After doing some research and having extensively used Bootstrap myself, it’s finally time for us to take a closer look at both the good and bad of this incredibly popular CSS framework.
- Documentation: Bootstrap has amazing documentation on each component. So if I want to update a project I worked on a few months ago that uses Bootstrap I know where to go to find documentation if I get stuck. Also, the more I use Bootstrap the more it is ingrained into my brain and the less time is spent searching the docs.
- jQuery Functionality: I often collect various jQuery plugins into a project to achieve the look and functionality I was looking for. Bootstrap contains a collection of jQuery components that you know are stable on modern browsers compatible and works with your jQuery version. Also, the styling matches all of the other components in the your project, which is a huge plus.
- Best Style Practices: Based upon my professional design experience with Bootstrap so far, I’ve learned a lot about graphic design. This mixture of knowledge worked to some degree but I know there are a lot of knowledge gaps. I hit my lack of understanding head-on when I first learned Bootstrap with all of the new terminology written for software engineers. After gradually learning more of it, I was able to gain a much better grasp of best practices for styling on websites, which was completely pioneered by Bootstrap’s framework.

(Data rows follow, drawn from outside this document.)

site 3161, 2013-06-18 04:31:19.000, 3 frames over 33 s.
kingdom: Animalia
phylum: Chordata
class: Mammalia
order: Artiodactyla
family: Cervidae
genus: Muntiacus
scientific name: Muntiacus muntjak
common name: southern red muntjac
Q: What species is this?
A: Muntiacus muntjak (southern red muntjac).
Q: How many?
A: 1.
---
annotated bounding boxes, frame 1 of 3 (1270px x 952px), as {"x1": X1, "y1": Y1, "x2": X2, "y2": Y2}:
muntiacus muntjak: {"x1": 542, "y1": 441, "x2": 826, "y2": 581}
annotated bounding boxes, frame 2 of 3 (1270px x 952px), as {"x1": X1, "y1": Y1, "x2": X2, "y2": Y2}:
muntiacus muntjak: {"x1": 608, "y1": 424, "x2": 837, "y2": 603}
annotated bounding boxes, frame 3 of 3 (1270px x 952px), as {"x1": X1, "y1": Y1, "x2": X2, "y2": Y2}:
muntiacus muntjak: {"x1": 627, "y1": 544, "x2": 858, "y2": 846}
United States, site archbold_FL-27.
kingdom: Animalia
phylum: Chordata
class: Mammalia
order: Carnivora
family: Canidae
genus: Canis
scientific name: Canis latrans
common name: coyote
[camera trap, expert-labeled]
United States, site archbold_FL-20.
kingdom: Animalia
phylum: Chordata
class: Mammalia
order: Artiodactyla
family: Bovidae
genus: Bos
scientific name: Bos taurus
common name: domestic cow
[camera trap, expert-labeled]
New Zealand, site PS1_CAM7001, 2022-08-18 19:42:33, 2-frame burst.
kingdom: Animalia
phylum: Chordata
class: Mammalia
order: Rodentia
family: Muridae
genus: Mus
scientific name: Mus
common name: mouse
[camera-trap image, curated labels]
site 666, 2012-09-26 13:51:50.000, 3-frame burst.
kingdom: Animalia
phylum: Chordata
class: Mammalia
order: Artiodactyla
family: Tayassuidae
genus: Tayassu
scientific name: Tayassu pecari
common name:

- Style Overrides: If you are not compiling the source CSS files, you will often find yourself using Chrome’s DevTools inspect tool to find the default style properties. You will then have to override these styles in a new stylesheet. This creates some code redundancy causing your site to load slower. The best approach is to compile your own version of Bootstrap with the source files because you can eliminate the redundancy and hide or delete any code your project is not using.
Admittedly, that’s the only con that I could come up with. As a whole, Bootstrap is pretty revolutionary in how it has reshaped CSS styling as we know it. I know that down the road I will continue using it for all website development, and I recommend you do the same.